Le président argentin Jorge Rafael Videla derrière la Coupe du monde 1978

Le Qatar n’est pas le premier”WM de la honte

La Coupe du monde 2022 au Qatar n’est pas la première “WM de la Honte”. D’autres événements majeurs du football ont également révélé les alliances inhumaines dont sont capables les associations sportives, les athlètes et les politiciens. Un exemple est le championnat de 1978 en Argentine.

Ménotti : “Folie complète”

C’était la folie complète“, Cesar Luis Menotti revient sur la Coupe du monde 78 dans le documentaire ARD “Sieg unter Tortur”. Menotti était l’entraîneur des hôtes de la Coupe du monde à l’époque, Menotti était un communiste et critique du régime, mais il dirigeait toujours le “Albiceleste” au titre mondial. “Nous avons souffert sous la dictature à l’époque, même si nous ne pouvions pas comprendre toutes les atrocités à l’époque.”

Arrestations, tortures, meurtres

Les atrocités comprennent des arrestations, des tortures de masse et des meurtres. Certains détracteurs du régime ont été jetés vivants d’avions dans la mer au large de Buenos Aires. L’une des pires prisons secrètes se trouvait dans l’académie militaire “Esma”, à seulement quelques centaines de mètres de la Stade Monumentaloù, entre autres, la finale a eu lieu.

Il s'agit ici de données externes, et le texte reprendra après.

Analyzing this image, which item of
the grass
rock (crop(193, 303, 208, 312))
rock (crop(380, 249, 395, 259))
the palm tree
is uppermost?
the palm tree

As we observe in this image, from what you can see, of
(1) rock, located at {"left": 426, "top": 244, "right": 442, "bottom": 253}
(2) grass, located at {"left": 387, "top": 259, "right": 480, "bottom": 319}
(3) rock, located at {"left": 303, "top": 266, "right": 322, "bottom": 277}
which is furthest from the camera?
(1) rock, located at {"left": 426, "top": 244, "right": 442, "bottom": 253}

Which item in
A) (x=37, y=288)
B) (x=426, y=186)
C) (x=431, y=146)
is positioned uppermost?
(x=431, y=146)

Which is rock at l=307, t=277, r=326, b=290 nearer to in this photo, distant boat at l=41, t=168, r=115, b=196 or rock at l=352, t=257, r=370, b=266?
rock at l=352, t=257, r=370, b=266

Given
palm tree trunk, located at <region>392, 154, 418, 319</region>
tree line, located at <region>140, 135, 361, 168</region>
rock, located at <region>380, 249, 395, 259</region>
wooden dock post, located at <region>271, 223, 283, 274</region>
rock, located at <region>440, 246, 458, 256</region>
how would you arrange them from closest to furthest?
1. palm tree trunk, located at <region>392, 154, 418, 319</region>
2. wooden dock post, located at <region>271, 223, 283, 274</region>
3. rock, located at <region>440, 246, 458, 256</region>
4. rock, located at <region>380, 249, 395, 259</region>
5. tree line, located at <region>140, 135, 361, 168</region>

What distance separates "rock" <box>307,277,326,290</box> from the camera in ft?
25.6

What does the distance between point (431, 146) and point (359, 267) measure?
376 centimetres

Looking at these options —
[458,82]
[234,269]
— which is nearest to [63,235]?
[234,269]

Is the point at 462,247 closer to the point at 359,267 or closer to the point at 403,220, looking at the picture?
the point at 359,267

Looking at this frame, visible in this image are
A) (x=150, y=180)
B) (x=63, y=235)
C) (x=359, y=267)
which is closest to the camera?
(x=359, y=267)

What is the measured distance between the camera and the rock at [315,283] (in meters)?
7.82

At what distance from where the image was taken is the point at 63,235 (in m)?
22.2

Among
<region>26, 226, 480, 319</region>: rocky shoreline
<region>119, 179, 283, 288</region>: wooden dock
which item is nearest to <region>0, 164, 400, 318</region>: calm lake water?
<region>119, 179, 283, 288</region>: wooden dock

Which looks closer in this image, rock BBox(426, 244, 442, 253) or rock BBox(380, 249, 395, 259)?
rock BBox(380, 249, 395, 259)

L’international argentin Daniel Passarella soulève le trophée de la Coupe du monde 1978

“Les gens oublient…”

“Ils disent que lors d’événements comme celui-ci, les gens oublient ce qui se passe d’autre et ce qui est important pour les gens.”raconte Claudio Morresi, dont le frère a été tué par le régime, dans le film de Sandra Schmidt, Robert Kempe et Jochen Leufgens. “J’aimerais penser que ce n’est pas le cas. Mais je ne sais pas. La dictature voulait que la Coupe du monde change son image dans le monde.”

La FIFA soutient la junte

Et la dictature a reçu le soutien d’en haut. Peu de temps après que la FIFA a décerné à l’Argentine la Coupe du monde en juillet 1966, l’armée a organisé un coup d’État pour la première fois. La FIFA était silencieuse. Dès 1976, Jorge Rafael Videla met en place pendant deux ans une junte militaire ultra-nationaliste qui fait plusieurs milliers de morts.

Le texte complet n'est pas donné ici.